Problem - Your copy of the entries below should hold exactly the lines from the one containing "201403302014358f2.png" to the one containing "House for sale", inclusive, and no pictures.

Material for this task -
----------------

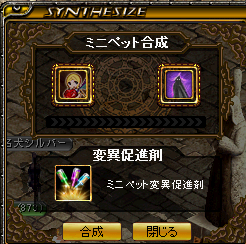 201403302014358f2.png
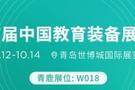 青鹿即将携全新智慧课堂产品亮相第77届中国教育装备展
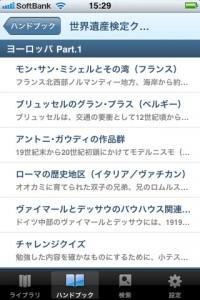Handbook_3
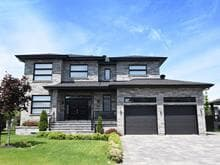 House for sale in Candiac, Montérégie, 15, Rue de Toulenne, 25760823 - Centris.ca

----------------

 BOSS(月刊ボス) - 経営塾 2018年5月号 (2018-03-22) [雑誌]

----------------

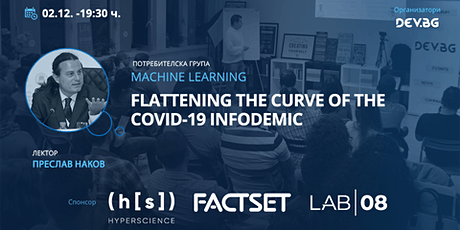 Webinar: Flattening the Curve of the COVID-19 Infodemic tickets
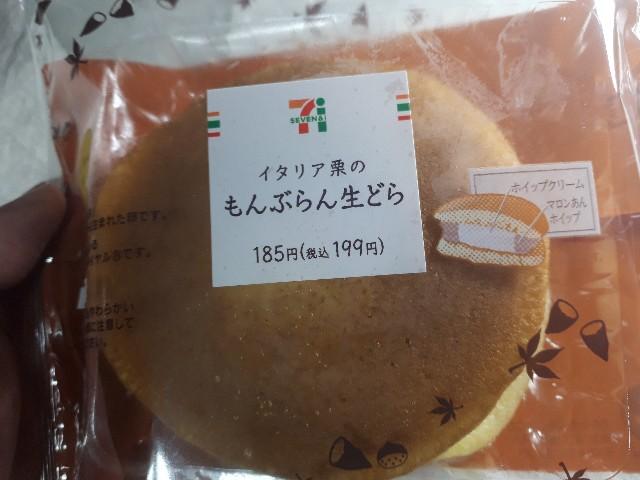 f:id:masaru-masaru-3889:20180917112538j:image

----------------

Solution -
 201403302014358f2.png
 青鹿即将携全新智慧课堂产品亮相第77届中国教育装备展
Handbook_3
 House for sale in Candiac, Montérégie, 15, Rue de Toulenne, 25760823 - Centris.ca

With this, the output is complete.